How many lines in these records include the string "link"? Reply with that number alone.

BEGIN

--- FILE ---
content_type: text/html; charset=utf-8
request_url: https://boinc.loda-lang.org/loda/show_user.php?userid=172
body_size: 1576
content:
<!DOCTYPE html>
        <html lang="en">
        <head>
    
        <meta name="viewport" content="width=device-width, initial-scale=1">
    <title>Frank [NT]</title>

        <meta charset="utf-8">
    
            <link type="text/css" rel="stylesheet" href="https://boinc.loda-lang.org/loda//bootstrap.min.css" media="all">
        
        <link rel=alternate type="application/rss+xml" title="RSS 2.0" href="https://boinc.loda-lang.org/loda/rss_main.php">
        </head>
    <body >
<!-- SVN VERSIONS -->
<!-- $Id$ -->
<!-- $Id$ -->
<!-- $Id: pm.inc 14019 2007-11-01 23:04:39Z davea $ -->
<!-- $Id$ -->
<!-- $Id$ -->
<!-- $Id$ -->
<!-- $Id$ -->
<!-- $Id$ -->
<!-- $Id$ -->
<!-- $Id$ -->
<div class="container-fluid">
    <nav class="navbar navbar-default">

END

**Solution to the problem**
2